Firenze

Rifiuti a Firenze, critiche sulla gestione dei cassonetti e del decoro urbano

Tra le problematiche segnalate figura anche la frequente saturazione dei contenitori, che in alcuni casi rimarrebbero pieni per...

Associazione per i Diritti degli Utenti

La gestione dei rifiuti a Firenze torna al centro del dibattito pubblico, con nuove critiche rivolte al sistema dei cassonetti ad accesso controllato e alle condizioni di pulizia di alcune aree della città. Al centro delle osservazioni vi sono la presenza di rifiuti accumulati all’esterno dei contenitori, gli odori causati dalle elevate temperature estive e le difficoltà di conferimento riscontrate da residenti e visitatori.

Secondo le valutazioni espresse dall’associazione Aduc (Associazione per i Diritti degli Utenti), il sistema che prevede l’apertura dei cassonetti tramite chiavetta elettronica mostrerebbe alcune criticità, soprattutto in una città caratterizzata da un forte afflusso turistico e da un numero crescente di alloggi destinati agli affitti brevi. In questi casi, viene evidenziato come molti visitatori possano non disporre dei dispositivi necessari per utilizzare correttamente i contenitori, con il conseguente abbandono dei rifiuti all’esterno dei cassonetti.

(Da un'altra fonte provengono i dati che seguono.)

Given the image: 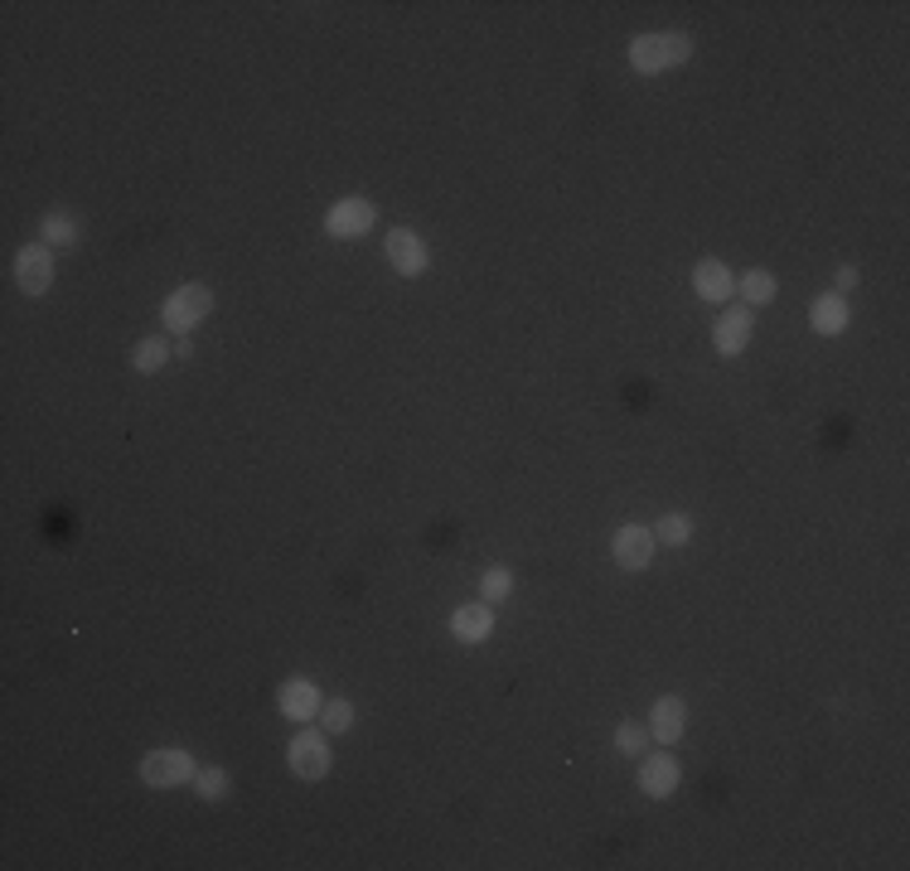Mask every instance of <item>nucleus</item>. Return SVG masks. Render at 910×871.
<instances>
[{"label":"nucleus","mask_w":910,"mask_h":871,"mask_svg":"<svg viewBox=\"0 0 910 871\" xmlns=\"http://www.w3.org/2000/svg\"><path fill=\"white\" fill-rule=\"evenodd\" d=\"M692 59V39L688 34H639L630 44V69L635 73H668L678 63Z\"/></svg>","instance_id":"obj_1"},{"label":"nucleus","mask_w":910,"mask_h":871,"mask_svg":"<svg viewBox=\"0 0 910 871\" xmlns=\"http://www.w3.org/2000/svg\"><path fill=\"white\" fill-rule=\"evenodd\" d=\"M213 311V291L199 286V281H184L180 291H170L165 296V311H160V320H165L175 334H190L194 325H204Z\"/></svg>","instance_id":"obj_2"},{"label":"nucleus","mask_w":910,"mask_h":871,"mask_svg":"<svg viewBox=\"0 0 910 871\" xmlns=\"http://www.w3.org/2000/svg\"><path fill=\"white\" fill-rule=\"evenodd\" d=\"M194 756L190 750H151V756L141 760V784L151 789H175V784H194Z\"/></svg>","instance_id":"obj_3"},{"label":"nucleus","mask_w":910,"mask_h":871,"mask_svg":"<svg viewBox=\"0 0 910 871\" xmlns=\"http://www.w3.org/2000/svg\"><path fill=\"white\" fill-rule=\"evenodd\" d=\"M286 766L296 780H325L330 774V746L320 731H296V741L286 746Z\"/></svg>","instance_id":"obj_4"},{"label":"nucleus","mask_w":910,"mask_h":871,"mask_svg":"<svg viewBox=\"0 0 910 871\" xmlns=\"http://www.w3.org/2000/svg\"><path fill=\"white\" fill-rule=\"evenodd\" d=\"M654 547H659V538H654L645 523H625V528L615 533V543H610V557H615V567L620 571H645L654 561Z\"/></svg>","instance_id":"obj_5"},{"label":"nucleus","mask_w":910,"mask_h":871,"mask_svg":"<svg viewBox=\"0 0 910 871\" xmlns=\"http://www.w3.org/2000/svg\"><path fill=\"white\" fill-rule=\"evenodd\" d=\"M383 252H387V262H393L397 276H422L426 266H432V252H426V243L412 227H393V233L383 237Z\"/></svg>","instance_id":"obj_6"},{"label":"nucleus","mask_w":910,"mask_h":871,"mask_svg":"<svg viewBox=\"0 0 910 871\" xmlns=\"http://www.w3.org/2000/svg\"><path fill=\"white\" fill-rule=\"evenodd\" d=\"M373 223H378V209H373L368 199H340V204L325 213V233L330 237H364Z\"/></svg>","instance_id":"obj_7"},{"label":"nucleus","mask_w":910,"mask_h":871,"mask_svg":"<svg viewBox=\"0 0 910 871\" xmlns=\"http://www.w3.org/2000/svg\"><path fill=\"white\" fill-rule=\"evenodd\" d=\"M276 707H281V717H291V721H301V727H305V721L320 717V707H325V702H320V688L311 678H286L276 688Z\"/></svg>","instance_id":"obj_8"},{"label":"nucleus","mask_w":910,"mask_h":871,"mask_svg":"<svg viewBox=\"0 0 910 871\" xmlns=\"http://www.w3.org/2000/svg\"><path fill=\"white\" fill-rule=\"evenodd\" d=\"M16 281H20L24 296H44V291L53 286V257H49V247H44V243L20 247V257H16Z\"/></svg>","instance_id":"obj_9"},{"label":"nucleus","mask_w":910,"mask_h":871,"mask_svg":"<svg viewBox=\"0 0 910 871\" xmlns=\"http://www.w3.org/2000/svg\"><path fill=\"white\" fill-rule=\"evenodd\" d=\"M751 330H756V320H751V311L746 305H736V311H727L712 325V344H717V354L721 358H736L741 354L746 344H751Z\"/></svg>","instance_id":"obj_10"},{"label":"nucleus","mask_w":910,"mask_h":871,"mask_svg":"<svg viewBox=\"0 0 910 871\" xmlns=\"http://www.w3.org/2000/svg\"><path fill=\"white\" fill-rule=\"evenodd\" d=\"M683 731H688V707H683V697H659V702H654V717H649V736L659 746H678Z\"/></svg>","instance_id":"obj_11"},{"label":"nucleus","mask_w":910,"mask_h":871,"mask_svg":"<svg viewBox=\"0 0 910 871\" xmlns=\"http://www.w3.org/2000/svg\"><path fill=\"white\" fill-rule=\"evenodd\" d=\"M692 291H698L702 301H712L721 305L736 291V276H731V266L727 262H717V257H702L698 266H692Z\"/></svg>","instance_id":"obj_12"},{"label":"nucleus","mask_w":910,"mask_h":871,"mask_svg":"<svg viewBox=\"0 0 910 871\" xmlns=\"http://www.w3.org/2000/svg\"><path fill=\"white\" fill-rule=\"evenodd\" d=\"M451 635L461 639V645H485V639L494 635V610H489V600H479V606H455Z\"/></svg>","instance_id":"obj_13"},{"label":"nucleus","mask_w":910,"mask_h":871,"mask_svg":"<svg viewBox=\"0 0 910 871\" xmlns=\"http://www.w3.org/2000/svg\"><path fill=\"white\" fill-rule=\"evenodd\" d=\"M678 760L668 756V750H659V756H645V766H639V789H645L649 799H668L678 789Z\"/></svg>","instance_id":"obj_14"},{"label":"nucleus","mask_w":910,"mask_h":871,"mask_svg":"<svg viewBox=\"0 0 910 871\" xmlns=\"http://www.w3.org/2000/svg\"><path fill=\"white\" fill-rule=\"evenodd\" d=\"M848 320H852V311H848V301H842V291H828V296H819L809 305V325L819 334H842Z\"/></svg>","instance_id":"obj_15"},{"label":"nucleus","mask_w":910,"mask_h":871,"mask_svg":"<svg viewBox=\"0 0 910 871\" xmlns=\"http://www.w3.org/2000/svg\"><path fill=\"white\" fill-rule=\"evenodd\" d=\"M170 354H175V348L160 340V334H145V340H141L136 348H131V368H136V373H160Z\"/></svg>","instance_id":"obj_16"},{"label":"nucleus","mask_w":910,"mask_h":871,"mask_svg":"<svg viewBox=\"0 0 910 871\" xmlns=\"http://www.w3.org/2000/svg\"><path fill=\"white\" fill-rule=\"evenodd\" d=\"M39 243L44 247H73L78 243V223L69 219V213H44V223H39Z\"/></svg>","instance_id":"obj_17"},{"label":"nucleus","mask_w":910,"mask_h":871,"mask_svg":"<svg viewBox=\"0 0 910 871\" xmlns=\"http://www.w3.org/2000/svg\"><path fill=\"white\" fill-rule=\"evenodd\" d=\"M736 291H741V296H746V311H751V305H770V301H775V291H780V281H775L770 272H746L741 281H736Z\"/></svg>","instance_id":"obj_18"},{"label":"nucleus","mask_w":910,"mask_h":871,"mask_svg":"<svg viewBox=\"0 0 910 871\" xmlns=\"http://www.w3.org/2000/svg\"><path fill=\"white\" fill-rule=\"evenodd\" d=\"M479 596H485L489 606L508 600V596H514V571H508V567H489L485 576H479Z\"/></svg>","instance_id":"obj_19"},{"label":"nucleus","mask_w":910,"mask_h":871,"mask_svg":"<svg viewBox=\"0 0 910 871\" xmlns=\"http://www.w3.org/2000/svg\"><path fill=\"white\" fill-rule=\"evenodd\" d=\"M320 721H325L330 736H344L354 727V702H344V697H334V702L320 707Z\"/></svg>","instance_id":"obj_20"},{"label":"nucleus","mask_w":910,"mask_h":871,"mask_svg":"<svg viewBox=\"0 0 910 871\" xmlns=\"http://www.w3.org/2000/svg\"><path fill=\"white\" fill-rule=\"evenodd\" d=\"M615 746H620V756H645L649 727H639V721H620V727H615Z\"/></svg>","instance_id":"obj_21"},{"label":"nucleus","mask_w":910,"mask_h":871,"mask_svg":"<svg viewBox=\"0 0 910 871\" xmlns=\"http://www.w3.org/2000/svg\"><path fill=\"white\" fill-rule=\"evenodd\" d=\"M654 538L668 543V547H683L692 538V518H683V514H664L659 518V528H654Z\"/></svg>","instance_id":"obj_22"},{"label":"nucleus","mask_w":910,"mask_h":871,"mask_svg":"<svg viewBox=\"0 0 910 871\" xmlns=\"http://www.w3.org/2000/svg\"><path fill=\"white\" fill-rule=\"evenodd\" d=\"M228 784H233V780H228V770H219V766H213V770H199L194 774V789H199V799H223L228 794Z\"/></svg>","instance_id":"obj_23"},{"label":"nucleus","mask_w":910,"mask_h":871,"mask_svg":"<svg viewBox=\"0 0 910 871\" xmlns=\"http://www.w3.org/2000/svg\"><path fill=\"white\" fill-rule=\"evenodd\" d=\"M838 291H848V286H858V266H838Z\"/></svg>","instance_id":"obj_24"},{"label":"nucleus","mask_w":910,"mask_h":871,"mask_svg":"<svg viewBox=\"0 0 910 871\" xmlns=\"http://www.w3.org/2000/svg\"><path fill=\"white\" fill-rule=\"evenodd\" d=\"M175 358H194V344H190V334H180V344H175Z\"/></svg>","instance_id":"obj_25"}]
</instances>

Tra le problematiche segnalate figura anche la frequente saturazione dei contenitori, che in alcuni casi rimarrebbero pieni per diversi giorni. Questa situazione spingerebbe alcuni cittadini a cercare altri punti di raccolta disponibili, mentre altri finirebbero per lasciare i sacchi accanto ai cassonetti, contribuendo al degrado urbano e creando disagi sotto il profilo igienico e del decoro.

Nel documento vengono inoltre richiamate altre criticità che, secondo l’autore dell’intervento, interesserebbero la città di Firenze, tra cui il traffico, il costo della vita, la carenza di servizi pubblici come i bagni, gli effetti dell’overtourism e le difficoltà del trasporto pubblico in alcune zone. In questo contesto, la gestione dei rifiuti viene indicata come uno degli aspetti sui quali sarebbe necessario intervenire con maggiore efficacia.

Tra le proposte avanzate vi è quella di superare progressivamente il sistema dei cassonetti con chiavetta, privilegiando l’installazione di contenitori interrati, ritenuti più adeguati a una città ad alta vocazione turistica. Viene inoltre suggerito di affiancare agli interventi sulla raccolta una strategia più ampia orientata alla riduzione della produzione dei rifiuti, incentivando la raccolta differenziata, la diffusione dei sistemi di vuoto a rendere e il consumo di prodotti con minori imballaggi.

L’obiettivo indicato è quello di migliorare il decoro urbano e la sostenibilità ambientale, valorizzando il patrimonio storico e culturale della città attraverso una gestione dei servizi pubblici ritenuta più efficiente e maggiormente rispondente alle esigenze di residenti e visitatori.